Quoted passage:
----

I got her back last Saturday. I was paranoid a lot the first few days. I kept seeing yellow when there was none.

And, of course, I got a lot of 'well-meaning' advice. However, most people would accept when I said yes or that I'll do whatever they recommended or that I'll look into it. Except one person.

What is really sad is that this person is an aunt. My mother has been angry with her a lot because she tends to get self-righteous and refuses to realise that she might just be wrong. I've been annoyed with her somewhat but I've been tolerant and I've tried to be fair. However, she messaged me yesterday asking me to call her back saying it was urgent. So I called. Next thing I knew, she was telling me how the name I had given my daughter will not get her into heaven when she dies. She kept on and on about how I must change the name. At first, I was calmly telling her yes and yes, I'll look into it and yes, Shook has a cousin who is a qualified Ustaz who studied in Mekah and I'll check with him. Three times I said this. Then she got annoying. She kept on and on about how the name Athena will not be called by Allah to go into Heaven and how she'll be cast aside and how I MUST change the name. And she kept saying 'I'm telling you that you MUST do this, okay? I'm telling you."

----

Recorded data:
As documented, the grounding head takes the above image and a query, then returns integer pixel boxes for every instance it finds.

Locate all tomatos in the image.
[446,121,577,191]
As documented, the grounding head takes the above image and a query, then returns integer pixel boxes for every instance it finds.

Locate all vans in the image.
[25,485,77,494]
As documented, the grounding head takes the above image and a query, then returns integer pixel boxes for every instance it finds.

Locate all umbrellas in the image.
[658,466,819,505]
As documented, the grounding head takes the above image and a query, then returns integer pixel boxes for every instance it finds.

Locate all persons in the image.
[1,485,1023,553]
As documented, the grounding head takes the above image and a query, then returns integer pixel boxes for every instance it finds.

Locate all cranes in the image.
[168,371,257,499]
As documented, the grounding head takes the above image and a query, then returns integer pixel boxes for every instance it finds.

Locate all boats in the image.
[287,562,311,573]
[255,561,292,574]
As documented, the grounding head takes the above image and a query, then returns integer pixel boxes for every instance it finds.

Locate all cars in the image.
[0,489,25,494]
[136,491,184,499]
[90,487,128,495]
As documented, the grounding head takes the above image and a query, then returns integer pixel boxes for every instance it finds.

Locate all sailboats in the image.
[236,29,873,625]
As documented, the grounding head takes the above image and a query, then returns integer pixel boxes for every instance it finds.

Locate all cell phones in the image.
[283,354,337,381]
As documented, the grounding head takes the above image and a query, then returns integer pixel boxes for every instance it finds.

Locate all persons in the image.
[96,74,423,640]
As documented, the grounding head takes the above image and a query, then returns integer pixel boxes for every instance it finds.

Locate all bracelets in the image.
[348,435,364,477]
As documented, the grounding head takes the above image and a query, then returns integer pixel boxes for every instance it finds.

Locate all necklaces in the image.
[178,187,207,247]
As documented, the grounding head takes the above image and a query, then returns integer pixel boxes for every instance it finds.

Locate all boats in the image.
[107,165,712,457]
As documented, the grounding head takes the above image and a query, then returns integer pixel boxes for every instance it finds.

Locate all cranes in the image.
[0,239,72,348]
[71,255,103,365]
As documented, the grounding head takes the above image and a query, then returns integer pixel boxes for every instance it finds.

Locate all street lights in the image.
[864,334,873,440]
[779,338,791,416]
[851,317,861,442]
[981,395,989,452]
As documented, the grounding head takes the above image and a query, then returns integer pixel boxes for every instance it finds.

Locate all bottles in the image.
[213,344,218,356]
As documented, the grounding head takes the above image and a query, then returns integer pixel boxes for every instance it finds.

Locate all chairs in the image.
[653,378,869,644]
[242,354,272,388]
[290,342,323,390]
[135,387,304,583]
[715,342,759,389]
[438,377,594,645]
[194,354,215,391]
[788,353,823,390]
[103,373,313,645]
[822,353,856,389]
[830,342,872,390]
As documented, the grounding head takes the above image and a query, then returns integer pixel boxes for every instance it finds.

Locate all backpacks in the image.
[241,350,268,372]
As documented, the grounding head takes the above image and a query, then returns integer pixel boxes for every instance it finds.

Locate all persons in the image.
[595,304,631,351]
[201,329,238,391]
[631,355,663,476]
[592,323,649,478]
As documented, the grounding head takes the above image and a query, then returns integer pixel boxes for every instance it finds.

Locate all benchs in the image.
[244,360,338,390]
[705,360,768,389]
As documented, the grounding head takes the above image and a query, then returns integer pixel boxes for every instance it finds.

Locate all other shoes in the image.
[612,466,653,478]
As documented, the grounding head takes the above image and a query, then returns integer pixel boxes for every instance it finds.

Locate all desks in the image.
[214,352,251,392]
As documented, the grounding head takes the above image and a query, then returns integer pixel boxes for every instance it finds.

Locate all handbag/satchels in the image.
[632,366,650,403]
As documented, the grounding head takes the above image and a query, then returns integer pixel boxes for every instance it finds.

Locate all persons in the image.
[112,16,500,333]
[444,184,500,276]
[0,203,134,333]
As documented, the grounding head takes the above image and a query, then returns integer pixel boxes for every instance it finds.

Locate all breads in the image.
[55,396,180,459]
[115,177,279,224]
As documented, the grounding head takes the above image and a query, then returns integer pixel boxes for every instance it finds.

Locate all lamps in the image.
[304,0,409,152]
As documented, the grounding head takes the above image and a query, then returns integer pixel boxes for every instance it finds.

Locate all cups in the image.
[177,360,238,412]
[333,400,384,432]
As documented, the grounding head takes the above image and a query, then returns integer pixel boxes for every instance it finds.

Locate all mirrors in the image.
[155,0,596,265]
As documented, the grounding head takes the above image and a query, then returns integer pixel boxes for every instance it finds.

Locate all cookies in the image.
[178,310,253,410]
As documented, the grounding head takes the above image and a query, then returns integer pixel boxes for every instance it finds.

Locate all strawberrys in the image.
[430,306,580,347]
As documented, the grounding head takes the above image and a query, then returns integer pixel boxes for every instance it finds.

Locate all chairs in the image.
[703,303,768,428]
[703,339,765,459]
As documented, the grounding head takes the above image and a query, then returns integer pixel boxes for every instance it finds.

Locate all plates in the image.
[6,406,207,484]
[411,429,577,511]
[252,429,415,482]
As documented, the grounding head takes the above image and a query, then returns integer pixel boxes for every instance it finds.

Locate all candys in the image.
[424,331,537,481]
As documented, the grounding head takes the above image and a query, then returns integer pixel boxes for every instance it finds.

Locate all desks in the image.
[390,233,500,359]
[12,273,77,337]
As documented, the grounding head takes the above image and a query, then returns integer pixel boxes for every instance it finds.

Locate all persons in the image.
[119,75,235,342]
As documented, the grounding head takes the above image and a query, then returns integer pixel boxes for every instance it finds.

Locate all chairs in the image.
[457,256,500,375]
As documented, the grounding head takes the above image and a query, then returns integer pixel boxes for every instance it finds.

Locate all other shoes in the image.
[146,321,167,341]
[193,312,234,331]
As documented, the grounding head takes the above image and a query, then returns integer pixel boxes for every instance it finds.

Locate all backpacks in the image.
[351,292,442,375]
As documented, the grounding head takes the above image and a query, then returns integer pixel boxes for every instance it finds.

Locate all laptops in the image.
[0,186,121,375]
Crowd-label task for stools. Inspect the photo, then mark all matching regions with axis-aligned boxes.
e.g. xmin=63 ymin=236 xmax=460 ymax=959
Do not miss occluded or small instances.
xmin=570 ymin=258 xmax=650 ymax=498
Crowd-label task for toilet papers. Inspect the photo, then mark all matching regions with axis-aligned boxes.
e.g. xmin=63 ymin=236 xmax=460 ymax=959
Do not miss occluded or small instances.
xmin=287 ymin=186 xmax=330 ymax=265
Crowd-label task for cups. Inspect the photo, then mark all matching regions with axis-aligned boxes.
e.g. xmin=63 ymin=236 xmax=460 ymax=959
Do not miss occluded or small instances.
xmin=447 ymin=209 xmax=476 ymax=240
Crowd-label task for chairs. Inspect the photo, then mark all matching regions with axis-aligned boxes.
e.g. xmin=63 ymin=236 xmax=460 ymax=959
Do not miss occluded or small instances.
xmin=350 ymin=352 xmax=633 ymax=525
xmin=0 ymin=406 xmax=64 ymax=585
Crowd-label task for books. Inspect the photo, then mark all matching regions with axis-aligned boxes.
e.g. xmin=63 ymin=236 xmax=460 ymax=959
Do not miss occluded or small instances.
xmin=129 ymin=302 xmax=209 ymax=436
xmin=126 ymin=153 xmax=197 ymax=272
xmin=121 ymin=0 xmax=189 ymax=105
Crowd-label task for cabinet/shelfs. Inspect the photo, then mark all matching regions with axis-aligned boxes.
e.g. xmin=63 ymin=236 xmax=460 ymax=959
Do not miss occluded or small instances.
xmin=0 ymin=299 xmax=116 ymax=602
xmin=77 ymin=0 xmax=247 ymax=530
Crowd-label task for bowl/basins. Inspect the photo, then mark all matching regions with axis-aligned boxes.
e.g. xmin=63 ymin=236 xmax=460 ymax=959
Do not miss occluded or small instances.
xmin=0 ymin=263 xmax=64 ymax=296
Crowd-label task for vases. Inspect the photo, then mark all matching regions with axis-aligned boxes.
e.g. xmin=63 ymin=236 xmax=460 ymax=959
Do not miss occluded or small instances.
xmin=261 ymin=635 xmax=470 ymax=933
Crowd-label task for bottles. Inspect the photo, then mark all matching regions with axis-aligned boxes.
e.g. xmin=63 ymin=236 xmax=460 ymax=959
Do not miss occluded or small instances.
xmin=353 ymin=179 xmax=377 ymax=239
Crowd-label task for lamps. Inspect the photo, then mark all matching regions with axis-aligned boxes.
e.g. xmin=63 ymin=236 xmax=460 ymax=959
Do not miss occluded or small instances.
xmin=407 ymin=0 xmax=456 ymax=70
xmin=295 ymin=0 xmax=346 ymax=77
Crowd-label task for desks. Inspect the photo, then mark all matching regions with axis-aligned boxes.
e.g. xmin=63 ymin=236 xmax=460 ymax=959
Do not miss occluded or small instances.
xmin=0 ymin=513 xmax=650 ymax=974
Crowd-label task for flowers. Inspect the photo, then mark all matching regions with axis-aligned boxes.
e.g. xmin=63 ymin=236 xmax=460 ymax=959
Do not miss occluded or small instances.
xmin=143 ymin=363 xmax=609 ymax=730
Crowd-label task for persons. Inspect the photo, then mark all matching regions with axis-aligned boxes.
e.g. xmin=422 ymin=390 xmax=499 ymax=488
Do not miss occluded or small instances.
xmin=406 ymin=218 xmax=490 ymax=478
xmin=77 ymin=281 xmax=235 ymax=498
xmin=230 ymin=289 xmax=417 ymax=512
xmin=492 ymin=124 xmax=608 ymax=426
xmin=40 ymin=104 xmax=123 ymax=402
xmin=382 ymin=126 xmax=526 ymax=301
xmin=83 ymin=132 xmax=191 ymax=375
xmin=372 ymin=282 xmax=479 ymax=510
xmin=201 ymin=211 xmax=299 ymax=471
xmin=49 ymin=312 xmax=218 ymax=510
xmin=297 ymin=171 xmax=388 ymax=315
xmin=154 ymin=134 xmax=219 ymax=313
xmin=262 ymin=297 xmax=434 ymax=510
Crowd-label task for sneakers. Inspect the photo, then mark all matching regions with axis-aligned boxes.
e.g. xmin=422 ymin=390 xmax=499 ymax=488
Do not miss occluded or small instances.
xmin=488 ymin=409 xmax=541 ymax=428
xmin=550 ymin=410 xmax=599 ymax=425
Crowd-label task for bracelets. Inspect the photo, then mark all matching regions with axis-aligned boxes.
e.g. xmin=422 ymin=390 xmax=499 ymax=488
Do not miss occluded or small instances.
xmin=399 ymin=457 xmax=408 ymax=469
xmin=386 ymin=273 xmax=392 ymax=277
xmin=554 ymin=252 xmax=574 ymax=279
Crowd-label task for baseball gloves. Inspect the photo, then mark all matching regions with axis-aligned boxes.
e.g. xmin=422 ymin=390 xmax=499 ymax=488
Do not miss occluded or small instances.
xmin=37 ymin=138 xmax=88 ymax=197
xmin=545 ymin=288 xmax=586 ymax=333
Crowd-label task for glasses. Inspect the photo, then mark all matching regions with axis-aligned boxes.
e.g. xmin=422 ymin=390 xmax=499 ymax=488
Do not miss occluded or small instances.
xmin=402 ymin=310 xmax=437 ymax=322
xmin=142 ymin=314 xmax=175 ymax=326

----

What you need to do:
1 - From the post about the aunt's call, return the passage starting with "I got her back" and going on through "Except one person.".
2 - In the post about the aunt's call, what name did the writer give the daughter?
3 - Write what comes next in the post about the aunt's call, picking up after its last sentence.

Expected outputs:
1 -
I got her back last Saturday. I was paranoid a lot the first few days. I kept seeing yellow when there was none.

And, of course, I got a lot of 'well-meaning' advice. However, most people would accept when I said yes or that I'll do whatever they recommended or that I'll look into it. Except one person.

2 - Athena

3 -
At this point, I got angry and I yelled at her! My emotions were already tenuous at best and there she was going on and on about how my daughter who was just born will not go into Heaven when she dies. I was not in the right frame to mind to listen. I yelled at her that I will check and when she went on talking, I slammed down the phone. I started crying then and I can assure you that, if she was standing in front of me, I would have picked up the closest object and bludgeoned her with it. I was angry and almost crazy. I called my mom, burst out crying again and told her I never want to talk to that aunty ever again. Then I went to my room, huddled up to Shook and cried again. At least this time, I didn't cry as long or as hard as when Athena first went into the hospital.

Apparently, my mom called the aunt up and told her off. And the aunt said we were being irrational. And then she turned it around to say my mom was growing distant from them. I mean, it sounds like a soap opera! Seriously. You start one problem and try to sound like a qualified religious teacher, which you are not (and you don't even dress like a person who seems to know what her religion is!) and then you turn around and try to make it seem like everything is our fault?!

My cousin is a qualified religious teacher. He didn't say anything about Athena's name. Shook's cousin didn't say anything about her name. This aunt who has just started taking classes in the near past (compared to my mom who has been attending talks and seminars on religion since before she went on the Hajj more than 10 years ago!) suddenly decides she knows what is best and won't even allow me the chance to check or get a second opinion. I really would have checked if she hadn't gone on and on about how my newborn daughter will end up in Hell because of her name and because Allah does not acknowledge her.

All this from the same aunt who tried to tell me my mother is a bad mother and wife, who badnames my mother in front of me and who acts as if she is my father's wife when we do meet her and her children for meals. The same aunt who is talking about my mother behind her back to their other relatives. Despite my initial inclination to hate her, I have tried giving her and her children the benefit of the doubt and all the fairness I can muster.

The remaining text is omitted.